Samoan Ways of Knowing

Epistemology is about the relationship between someone who seeks to know and what can be known. It is about how we come to have knowledge. According to Wilson (2008, p. 33) the epistemology question is, “How do I know what is real?”

Very little published research exists on Samoan ways of knowing, which draws attention to the need to encourage more Samoan scholars to explore Samoan epistemology. Nevertheless, the research that does exist in Samoan epistemology highlights three principles that appear to be consistent across other Pacific cultures:

  1. Samoans are strongly connected to their community or collective;
  2. Samoans are strongly connected to their spiritual, mental, physical and emotional worlds, values and beliefs; and
  3. Knowledge is collectively owned.

These principles should form the basis of research involving Samoan peoples. For example, to understand Samoan perspectives about health and wellbeing, researchers must understand the Samoan concept of self. A Samoan concept of self only has meaning in a collective context because there is no such thing as a Samoan who is independent (Tamasese, Teteru, Waldegrave, & Bush, 2005). A Samoan is a total being connected to his or her place of existence with this including all things spiritual and physical, mental and emotional (Cardinal, 2001; Steinhauser, 2002; Tavana, 2002; Tamasese, Teteru, Waldegrave, & Bush, 2005). Furthermore, Pacific ways of knowing, particularly Samoan, are built on the premise that knowledge is not owned or discovered by any one person because research is a collective process (Anae, Coxon, Mara, Wendt-Samu & Finau, 2004; Wilson, 2001).

Effective research approaches related to Samoan people should incorporate the core values that define their world views and guide every aspect of their lives, such as their respect for the elders and matai system, communal collab (Anae, Coxon, Wendt-Samu, & Finau, 2001) oration and deep caring for one another, and the Samoan view of a person as an individual who is strongly connected to his or her community (Tavana, 2002). Tavana believes that research practices that include Samoan ways of knowing could increase Western researchers understanding of particular processes involved in constructing knowledge that are commonly misunderstood or difficult to describe in Samoan culture. As Tavana (2002, p.20) points out, “many of the core contributions that Samoan culture has to offer to the world are in the form of tacit knowledge.” Tacit Indigenous knowledge refers to knowledge that cannot be easily described to outsiders, “such as the deep respect Samoans have for the elderly or the process of achieving consensus within a village fono [meeting]” (Tavana, 2002, p.20). The evidence clearly suggests that an effective research approach involving Samoan peoples must reflect their core values and should incorporate traditional knowledge about Samoan ways of knowing.

By Clark Tuagalu

Clark Tuagalu


Anae, M., Coxon, M., Wendt-Samu, T., & Finau, C. (2001). Pasifika education research guidelines final report. Wellington: Ministry of Education.

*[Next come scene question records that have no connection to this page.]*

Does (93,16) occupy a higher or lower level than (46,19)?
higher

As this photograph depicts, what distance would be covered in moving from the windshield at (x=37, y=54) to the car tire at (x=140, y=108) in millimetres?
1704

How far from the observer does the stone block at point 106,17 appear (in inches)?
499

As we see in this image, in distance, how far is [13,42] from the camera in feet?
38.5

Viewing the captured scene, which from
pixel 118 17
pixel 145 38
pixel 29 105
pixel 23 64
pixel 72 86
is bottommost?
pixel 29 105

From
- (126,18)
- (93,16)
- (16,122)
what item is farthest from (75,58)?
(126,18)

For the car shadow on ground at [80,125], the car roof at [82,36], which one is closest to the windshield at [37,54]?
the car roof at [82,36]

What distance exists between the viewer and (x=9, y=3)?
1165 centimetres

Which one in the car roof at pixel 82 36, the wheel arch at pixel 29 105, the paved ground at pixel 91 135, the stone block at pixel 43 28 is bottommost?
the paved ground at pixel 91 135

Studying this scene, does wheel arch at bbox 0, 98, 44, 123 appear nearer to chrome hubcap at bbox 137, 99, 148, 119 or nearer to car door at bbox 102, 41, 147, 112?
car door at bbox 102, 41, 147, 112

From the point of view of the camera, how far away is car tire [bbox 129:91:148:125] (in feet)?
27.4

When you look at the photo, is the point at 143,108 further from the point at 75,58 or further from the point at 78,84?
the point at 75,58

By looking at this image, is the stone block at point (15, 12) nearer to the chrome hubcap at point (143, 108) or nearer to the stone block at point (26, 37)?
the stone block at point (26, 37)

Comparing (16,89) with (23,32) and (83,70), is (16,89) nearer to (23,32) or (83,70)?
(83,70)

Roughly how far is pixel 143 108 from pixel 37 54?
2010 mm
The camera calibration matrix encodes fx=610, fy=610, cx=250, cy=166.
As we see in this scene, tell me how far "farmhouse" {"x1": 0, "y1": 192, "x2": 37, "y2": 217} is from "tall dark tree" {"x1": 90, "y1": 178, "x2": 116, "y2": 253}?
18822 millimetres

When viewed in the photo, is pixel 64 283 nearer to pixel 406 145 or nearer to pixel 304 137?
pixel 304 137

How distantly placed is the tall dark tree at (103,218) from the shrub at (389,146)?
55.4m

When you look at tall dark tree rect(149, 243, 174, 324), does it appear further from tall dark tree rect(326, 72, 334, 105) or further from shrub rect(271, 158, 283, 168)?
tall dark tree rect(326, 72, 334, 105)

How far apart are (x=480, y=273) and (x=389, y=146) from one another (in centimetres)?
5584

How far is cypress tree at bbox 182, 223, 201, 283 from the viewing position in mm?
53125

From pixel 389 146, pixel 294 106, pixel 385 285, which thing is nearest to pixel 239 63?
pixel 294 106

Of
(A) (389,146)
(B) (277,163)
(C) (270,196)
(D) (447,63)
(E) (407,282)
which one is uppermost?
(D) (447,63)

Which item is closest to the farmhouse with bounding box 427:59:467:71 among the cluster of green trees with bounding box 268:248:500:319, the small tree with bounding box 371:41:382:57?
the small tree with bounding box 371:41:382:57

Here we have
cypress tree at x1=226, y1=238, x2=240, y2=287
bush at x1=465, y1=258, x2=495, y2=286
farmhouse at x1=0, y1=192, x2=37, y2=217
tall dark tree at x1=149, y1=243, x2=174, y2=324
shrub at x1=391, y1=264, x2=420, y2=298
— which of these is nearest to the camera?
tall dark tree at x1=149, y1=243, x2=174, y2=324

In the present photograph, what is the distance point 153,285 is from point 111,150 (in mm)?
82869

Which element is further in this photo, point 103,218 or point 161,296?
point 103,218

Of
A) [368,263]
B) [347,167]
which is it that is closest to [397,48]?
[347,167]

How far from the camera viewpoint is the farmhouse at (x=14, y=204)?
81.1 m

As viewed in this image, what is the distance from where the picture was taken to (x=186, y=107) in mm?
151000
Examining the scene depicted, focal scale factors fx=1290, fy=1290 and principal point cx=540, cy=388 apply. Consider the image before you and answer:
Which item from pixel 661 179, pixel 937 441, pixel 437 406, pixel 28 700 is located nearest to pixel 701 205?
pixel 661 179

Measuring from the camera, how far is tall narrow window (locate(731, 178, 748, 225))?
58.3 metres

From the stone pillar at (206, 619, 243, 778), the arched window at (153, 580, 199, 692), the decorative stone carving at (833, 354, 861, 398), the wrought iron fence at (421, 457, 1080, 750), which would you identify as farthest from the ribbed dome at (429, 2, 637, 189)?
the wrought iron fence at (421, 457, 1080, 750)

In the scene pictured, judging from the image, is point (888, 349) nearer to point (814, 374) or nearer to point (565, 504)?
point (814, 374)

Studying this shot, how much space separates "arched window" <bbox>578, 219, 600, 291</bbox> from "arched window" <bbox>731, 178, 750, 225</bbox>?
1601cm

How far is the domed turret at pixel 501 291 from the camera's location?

Cardinal, L. (2001). What is an indigenous perspective? Canadian Journal of Native Education , 25 (1), 180-182.

Steinhauser, E. (2002). Thoughts on an indigenous research methodology. Canadian Journal of Native Education , 26 (2), 69-81.

Tamasese, K., Teteru, C., Waldegrave, C., & Bush, A. (2005). Ole taeao afua, the new morning: A qualitative investigation into Samoan perspectives on mental health and culturally appropriate services. Australian and New Zealand Journal of Psychiatry , 39, 300-309.

Tavana, N. (2002). Traditional knowledge is the key to sustainable development in Samoa: Examples of ecological, botanical and taxonomical knowledge. Proceedings of the 2001 National Environmental Forum. 3, pp. 19-261. Apia: Ministry of Natural Resources and Environment.

Wilson, S. (2008). Research is ceremony. Indigenous research methods. Black Point, Nova Scotia, Canada: Fernwood Publishing.